In long-standing cases, arthrodesis or excision of the scaphoid may be necessary [18]. Proximal row carpectomy was performed in three patients (one of them associated with radiocapitate arthrodesis). It is said to provide functional ROM and adequate grip strength with good outcomes: In literature, the range of flexion-extension and grip strength compared to the contralateral side was 62% and 80%, respectively, with patient satisfaction ranging from 80% to 100% [10].
The most frequent complication described was loss of motion compared to the contralateral side in variate degrees (27 patients), mostly on flexion-extension and ulnar inclination. Pain and loss of grip strength were also reported (especially in extremes of movement or after efforts) and usually described as mild to moderate.
As for radiographic follow-up, an increased SL interval was reported in six patients (submitted to open reduction) and one case of DISI deformity was observed after closed reduction and pinning. Arthritic changes were only described in three cases: This small number of cases can be due to a short period of follow-up in most studies.
There are two cases of avascular necrosis described in literature, described by Szabo [6, 14] and Lichtman [11]. This complication is believed to be unlikely, because in partial dislocations, the remaining ST and capsular attachments provide sufficient blood supply [7, 14, 19]. In case of complete dislocation where the STT ligament is also disrupted, the intact intraosseous channels inside de scaphoid bone are believed to allow rapid revascularization from the surrounding soft tissues [3, 7]. Other proposed explanation for the low prevalence of avascular necrosis is the rapid revascularization of the scaphoid once continuity of the ligamentous structures is achieved [20].

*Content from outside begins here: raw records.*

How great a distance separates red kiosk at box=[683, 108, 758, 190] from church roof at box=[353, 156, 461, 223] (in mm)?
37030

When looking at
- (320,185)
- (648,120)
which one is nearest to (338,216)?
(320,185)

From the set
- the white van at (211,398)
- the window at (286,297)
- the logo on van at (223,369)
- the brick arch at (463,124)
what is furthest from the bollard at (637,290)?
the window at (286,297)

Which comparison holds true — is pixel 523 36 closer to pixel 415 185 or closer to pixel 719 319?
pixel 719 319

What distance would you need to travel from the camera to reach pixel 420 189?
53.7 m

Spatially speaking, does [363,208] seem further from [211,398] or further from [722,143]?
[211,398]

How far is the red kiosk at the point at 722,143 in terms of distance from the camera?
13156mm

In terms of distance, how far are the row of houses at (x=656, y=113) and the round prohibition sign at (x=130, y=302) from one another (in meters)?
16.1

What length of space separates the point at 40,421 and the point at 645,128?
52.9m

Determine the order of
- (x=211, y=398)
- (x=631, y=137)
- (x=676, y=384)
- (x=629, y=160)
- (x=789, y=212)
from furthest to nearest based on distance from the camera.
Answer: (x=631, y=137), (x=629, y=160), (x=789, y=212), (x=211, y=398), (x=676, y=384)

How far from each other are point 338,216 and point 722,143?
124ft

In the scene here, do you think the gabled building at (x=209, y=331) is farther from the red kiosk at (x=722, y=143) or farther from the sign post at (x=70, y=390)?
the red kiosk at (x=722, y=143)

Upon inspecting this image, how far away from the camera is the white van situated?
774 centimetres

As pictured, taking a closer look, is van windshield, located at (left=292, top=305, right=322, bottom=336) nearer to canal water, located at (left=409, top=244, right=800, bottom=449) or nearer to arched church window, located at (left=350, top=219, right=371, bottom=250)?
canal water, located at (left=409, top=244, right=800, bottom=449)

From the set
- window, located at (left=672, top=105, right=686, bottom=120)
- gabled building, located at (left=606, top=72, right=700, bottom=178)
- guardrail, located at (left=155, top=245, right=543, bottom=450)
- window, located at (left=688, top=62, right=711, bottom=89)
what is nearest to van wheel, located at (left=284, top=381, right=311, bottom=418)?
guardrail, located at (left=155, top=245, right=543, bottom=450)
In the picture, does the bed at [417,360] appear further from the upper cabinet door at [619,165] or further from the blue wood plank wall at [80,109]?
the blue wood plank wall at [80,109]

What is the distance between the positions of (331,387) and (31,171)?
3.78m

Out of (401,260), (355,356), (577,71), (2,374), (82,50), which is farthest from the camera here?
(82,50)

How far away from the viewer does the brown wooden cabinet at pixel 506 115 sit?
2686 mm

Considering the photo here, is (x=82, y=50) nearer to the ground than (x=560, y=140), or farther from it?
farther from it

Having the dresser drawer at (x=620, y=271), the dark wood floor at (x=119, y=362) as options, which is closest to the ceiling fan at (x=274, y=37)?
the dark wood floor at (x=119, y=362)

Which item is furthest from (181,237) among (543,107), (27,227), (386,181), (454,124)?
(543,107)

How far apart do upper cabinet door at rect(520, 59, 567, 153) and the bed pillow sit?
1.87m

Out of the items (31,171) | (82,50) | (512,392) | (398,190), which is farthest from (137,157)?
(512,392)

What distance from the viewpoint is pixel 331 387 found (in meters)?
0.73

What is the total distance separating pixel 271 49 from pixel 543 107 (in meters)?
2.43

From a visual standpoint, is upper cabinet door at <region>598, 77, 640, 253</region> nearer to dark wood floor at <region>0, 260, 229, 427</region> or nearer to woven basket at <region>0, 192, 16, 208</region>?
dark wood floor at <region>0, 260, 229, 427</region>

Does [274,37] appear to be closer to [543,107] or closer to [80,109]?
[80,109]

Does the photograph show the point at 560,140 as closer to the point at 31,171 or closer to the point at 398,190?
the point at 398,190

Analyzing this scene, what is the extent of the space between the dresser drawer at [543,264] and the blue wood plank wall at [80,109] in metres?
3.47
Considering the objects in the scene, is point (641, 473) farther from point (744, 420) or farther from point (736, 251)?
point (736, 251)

The most significant risk factor for poor prognosis is delayed diagnosis and treatment, especially if it is longer than 1 week [3, 14]. A delay of several weeks will inevitably result in the presence of fibrotic tissue that will ultimately lead to stiffness and degenerative changes in intercarpal and radiocarpal joints. In literature, there were 27 cases where the diagnosis was delayed (from 2 days to 8 months), because of late presentation of the patient or overlooking of the lesion at the day of injury. This delay will influence the treatment strategy, almost certainly precluding the success of closed reduction.

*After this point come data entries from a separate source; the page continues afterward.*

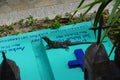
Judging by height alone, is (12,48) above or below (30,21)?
below

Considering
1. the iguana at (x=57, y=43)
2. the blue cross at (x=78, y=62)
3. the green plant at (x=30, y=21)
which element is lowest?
the blue cross at (x=78, y=62)

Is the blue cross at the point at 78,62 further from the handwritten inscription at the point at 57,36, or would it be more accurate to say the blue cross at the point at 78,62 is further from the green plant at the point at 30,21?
the green plant at the point at 30,21

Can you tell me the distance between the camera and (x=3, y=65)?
7.54ft

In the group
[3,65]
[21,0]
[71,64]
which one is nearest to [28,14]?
[21,0]

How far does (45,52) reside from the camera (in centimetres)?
321

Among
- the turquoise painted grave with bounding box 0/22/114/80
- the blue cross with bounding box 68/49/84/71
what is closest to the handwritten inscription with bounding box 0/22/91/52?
the turquoise painted grave with bounding box 0/22/114/80

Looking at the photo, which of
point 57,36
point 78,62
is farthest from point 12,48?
point 78,62

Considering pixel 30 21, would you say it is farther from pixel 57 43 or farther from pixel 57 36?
pixel 57 43

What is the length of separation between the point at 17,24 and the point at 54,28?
20.0 inches

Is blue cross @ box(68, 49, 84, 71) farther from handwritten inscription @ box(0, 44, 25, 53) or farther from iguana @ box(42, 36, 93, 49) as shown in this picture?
handwritten inscription @ box(0, 44, 25, 53)

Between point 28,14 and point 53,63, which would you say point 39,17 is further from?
point 53,63

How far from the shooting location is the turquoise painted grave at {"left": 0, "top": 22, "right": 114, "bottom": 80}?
2955mm

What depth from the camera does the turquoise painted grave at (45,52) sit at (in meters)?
2.96

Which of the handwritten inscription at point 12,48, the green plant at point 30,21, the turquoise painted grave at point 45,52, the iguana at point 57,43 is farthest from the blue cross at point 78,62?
the green plant at point 30,21
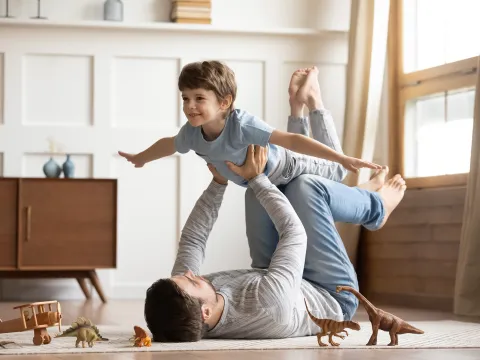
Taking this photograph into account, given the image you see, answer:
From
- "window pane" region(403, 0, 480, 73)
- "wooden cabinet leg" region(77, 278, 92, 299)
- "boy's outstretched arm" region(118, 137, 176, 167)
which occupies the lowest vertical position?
"wooden cabinet leg" region(77, 278, 92, 299)

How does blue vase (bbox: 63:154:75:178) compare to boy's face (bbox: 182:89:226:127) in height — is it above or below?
below

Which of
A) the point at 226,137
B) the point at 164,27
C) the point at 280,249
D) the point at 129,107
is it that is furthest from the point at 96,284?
the point at 280,249

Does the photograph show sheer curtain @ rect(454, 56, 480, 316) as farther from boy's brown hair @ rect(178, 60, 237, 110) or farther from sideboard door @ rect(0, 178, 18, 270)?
sideboard door @ rect(0, 178, 18, 270)

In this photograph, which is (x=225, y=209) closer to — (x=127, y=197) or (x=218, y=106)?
(x=127, y=197)

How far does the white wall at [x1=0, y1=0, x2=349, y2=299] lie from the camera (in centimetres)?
517

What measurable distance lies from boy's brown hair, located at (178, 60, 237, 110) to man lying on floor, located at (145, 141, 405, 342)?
233 millimetres

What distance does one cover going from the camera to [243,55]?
538 cm

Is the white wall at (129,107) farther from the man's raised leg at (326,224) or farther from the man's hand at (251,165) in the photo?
the man's hand at (251,165)

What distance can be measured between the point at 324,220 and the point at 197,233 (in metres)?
0.42

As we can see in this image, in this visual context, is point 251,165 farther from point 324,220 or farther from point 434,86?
point 434,86

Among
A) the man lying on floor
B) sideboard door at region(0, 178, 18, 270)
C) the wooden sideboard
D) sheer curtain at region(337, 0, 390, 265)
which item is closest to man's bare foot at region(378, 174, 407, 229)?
the man lying on floor

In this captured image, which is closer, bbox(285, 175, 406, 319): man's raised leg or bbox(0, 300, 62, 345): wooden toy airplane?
bbox(0, 300, 62, 345): wooden toy airplane

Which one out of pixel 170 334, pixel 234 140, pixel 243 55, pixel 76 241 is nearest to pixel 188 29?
pixel 243 55

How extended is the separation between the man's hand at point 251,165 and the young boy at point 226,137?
0.05 feet
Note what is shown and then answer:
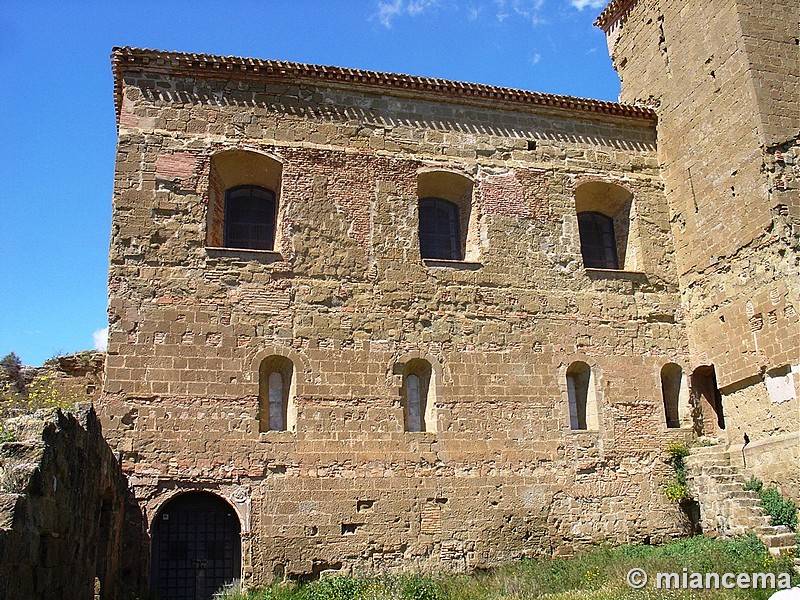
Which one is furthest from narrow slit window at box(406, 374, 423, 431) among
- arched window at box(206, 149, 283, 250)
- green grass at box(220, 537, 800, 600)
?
arched window at box(206, 149, 283, 250)

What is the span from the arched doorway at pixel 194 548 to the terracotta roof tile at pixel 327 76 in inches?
291

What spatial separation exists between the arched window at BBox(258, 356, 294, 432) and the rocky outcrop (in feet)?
7.88

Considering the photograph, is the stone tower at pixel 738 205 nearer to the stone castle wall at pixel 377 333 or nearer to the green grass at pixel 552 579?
the stone castle wall at pixel 377 333

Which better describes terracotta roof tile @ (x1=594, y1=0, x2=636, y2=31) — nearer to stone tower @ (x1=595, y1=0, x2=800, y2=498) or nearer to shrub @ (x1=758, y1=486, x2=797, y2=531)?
stone tower @ (x1=595, y1=0, x2=800, y2=498)

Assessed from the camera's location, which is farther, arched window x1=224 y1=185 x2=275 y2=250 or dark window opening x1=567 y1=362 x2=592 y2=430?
dark window opening x1=567 y1=362 x2=592 y2=430

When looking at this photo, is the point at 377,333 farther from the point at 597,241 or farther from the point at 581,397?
the point at 597,241

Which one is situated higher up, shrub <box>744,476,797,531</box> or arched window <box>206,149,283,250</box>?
arched window <box>206,149,283,250</box>

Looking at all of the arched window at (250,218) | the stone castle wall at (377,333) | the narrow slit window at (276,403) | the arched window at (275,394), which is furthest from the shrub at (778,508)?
the arched window at (250,218)

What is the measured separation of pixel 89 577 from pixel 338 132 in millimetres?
8699

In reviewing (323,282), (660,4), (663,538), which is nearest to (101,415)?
(323,282)

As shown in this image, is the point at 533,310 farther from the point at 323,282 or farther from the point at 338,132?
the point at 338,132

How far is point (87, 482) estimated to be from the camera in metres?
9.48

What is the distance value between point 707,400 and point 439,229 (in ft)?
20.0

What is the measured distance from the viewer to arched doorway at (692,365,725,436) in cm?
1477
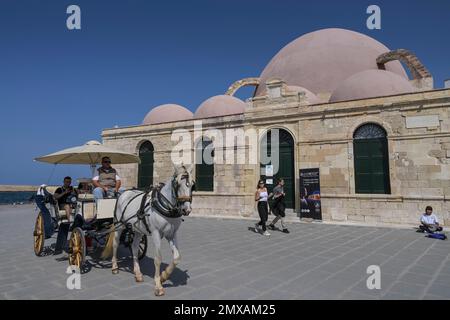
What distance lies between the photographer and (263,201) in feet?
30.2

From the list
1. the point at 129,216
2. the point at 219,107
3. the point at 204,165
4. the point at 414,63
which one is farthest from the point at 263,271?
the point at 414,63

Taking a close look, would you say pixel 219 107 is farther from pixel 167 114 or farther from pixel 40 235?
pixel 40 235

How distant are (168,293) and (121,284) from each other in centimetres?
90

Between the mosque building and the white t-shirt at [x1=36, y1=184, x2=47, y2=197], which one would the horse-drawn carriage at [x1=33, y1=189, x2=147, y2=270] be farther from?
the mosque building

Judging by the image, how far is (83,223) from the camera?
5.43 m

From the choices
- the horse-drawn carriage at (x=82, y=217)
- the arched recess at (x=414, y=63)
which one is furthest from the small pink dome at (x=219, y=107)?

Globally accepted guidelines for the treatment of scaphoid dislocations are not yet defined, due to the paucity of data and absence of randomized controlled trials in the literature. It seems that, in acute cases, closed or open reduction will lead to similar clinical results. However, in delayed diagnosed cases, open reduction is generally indicated, as closed reduction will be almost certainly unsuccessful. Long-term results were only evaluated in a few studies, so we cannot assess if instability or arthritic changes will develop regardless of the treatment method or accuracy of reduction.

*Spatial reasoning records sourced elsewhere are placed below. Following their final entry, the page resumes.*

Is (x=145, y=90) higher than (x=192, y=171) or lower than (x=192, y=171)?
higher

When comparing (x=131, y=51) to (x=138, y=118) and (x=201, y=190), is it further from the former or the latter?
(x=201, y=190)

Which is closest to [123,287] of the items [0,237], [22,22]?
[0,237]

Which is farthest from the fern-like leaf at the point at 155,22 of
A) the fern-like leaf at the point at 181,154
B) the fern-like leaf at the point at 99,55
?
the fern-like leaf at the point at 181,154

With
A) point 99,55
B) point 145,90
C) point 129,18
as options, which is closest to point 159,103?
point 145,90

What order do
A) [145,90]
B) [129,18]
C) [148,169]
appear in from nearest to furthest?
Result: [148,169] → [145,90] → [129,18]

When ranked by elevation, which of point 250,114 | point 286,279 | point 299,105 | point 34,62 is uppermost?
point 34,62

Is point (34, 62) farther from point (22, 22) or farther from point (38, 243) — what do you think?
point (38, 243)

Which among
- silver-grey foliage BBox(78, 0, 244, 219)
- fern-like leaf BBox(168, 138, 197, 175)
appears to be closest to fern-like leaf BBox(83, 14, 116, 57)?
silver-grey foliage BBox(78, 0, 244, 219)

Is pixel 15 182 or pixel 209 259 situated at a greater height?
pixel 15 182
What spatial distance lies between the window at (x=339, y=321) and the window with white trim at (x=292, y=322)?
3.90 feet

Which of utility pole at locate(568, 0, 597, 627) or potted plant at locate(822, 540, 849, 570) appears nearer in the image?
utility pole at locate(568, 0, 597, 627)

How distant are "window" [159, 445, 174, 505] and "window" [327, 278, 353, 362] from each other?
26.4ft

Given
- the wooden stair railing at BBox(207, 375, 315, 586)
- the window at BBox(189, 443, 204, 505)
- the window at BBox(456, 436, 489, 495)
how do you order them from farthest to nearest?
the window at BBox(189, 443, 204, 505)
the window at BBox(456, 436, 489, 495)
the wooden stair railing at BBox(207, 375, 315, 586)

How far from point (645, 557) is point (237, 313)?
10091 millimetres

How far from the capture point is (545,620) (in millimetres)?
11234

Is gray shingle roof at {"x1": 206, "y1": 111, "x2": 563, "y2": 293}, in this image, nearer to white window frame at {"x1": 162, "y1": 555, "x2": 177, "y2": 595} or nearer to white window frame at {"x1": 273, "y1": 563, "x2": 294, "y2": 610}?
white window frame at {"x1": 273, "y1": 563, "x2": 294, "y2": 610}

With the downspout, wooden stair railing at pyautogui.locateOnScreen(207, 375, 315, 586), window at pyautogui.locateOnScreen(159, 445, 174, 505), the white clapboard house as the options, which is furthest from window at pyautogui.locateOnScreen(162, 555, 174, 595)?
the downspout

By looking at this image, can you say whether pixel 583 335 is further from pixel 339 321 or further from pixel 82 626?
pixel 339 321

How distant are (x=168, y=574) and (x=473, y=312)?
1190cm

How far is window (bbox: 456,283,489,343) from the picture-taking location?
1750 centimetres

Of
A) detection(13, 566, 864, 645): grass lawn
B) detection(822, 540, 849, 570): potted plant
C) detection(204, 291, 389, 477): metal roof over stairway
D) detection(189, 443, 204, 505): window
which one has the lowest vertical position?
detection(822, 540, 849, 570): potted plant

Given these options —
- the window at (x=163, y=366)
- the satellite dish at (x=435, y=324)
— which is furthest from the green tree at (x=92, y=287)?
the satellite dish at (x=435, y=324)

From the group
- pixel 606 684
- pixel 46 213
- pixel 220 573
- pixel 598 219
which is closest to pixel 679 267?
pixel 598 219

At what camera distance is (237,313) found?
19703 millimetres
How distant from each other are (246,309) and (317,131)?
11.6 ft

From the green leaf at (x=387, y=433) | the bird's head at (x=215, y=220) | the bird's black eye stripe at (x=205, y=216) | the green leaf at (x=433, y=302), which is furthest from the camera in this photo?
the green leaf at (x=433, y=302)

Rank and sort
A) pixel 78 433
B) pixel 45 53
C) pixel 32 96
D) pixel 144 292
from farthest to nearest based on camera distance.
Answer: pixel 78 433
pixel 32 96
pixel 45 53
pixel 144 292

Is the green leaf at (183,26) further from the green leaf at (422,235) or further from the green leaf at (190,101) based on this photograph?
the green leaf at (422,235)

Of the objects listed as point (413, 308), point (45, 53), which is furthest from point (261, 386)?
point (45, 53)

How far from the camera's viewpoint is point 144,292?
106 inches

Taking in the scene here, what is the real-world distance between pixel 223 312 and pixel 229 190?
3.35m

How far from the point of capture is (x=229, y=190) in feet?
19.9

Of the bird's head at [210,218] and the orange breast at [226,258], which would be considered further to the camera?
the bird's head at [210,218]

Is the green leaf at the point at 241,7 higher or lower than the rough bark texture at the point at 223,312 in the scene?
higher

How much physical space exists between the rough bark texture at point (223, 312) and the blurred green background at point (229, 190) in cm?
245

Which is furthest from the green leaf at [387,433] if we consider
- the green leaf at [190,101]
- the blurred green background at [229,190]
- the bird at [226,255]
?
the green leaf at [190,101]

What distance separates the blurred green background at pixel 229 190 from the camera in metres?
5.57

Our patient was diagnosed 6 days after the injury, so closed reduction would be most probably unsuccessful. This delay in diagnosis may also rend open reduction more difficult due to fibrotic changes. The patient had no complaints and no functional limitation; however, the period follow-up was short.
More studies are needed to evaluate in what extent the delay in surgical treatment may influence the long-term outcome, and if open reduction is really associated with better long-term outcomes than correct closed reduction.
This report of a rare injury may help physicians to be aware and look for it in a polytrauma context, to avoid a delay in treatment.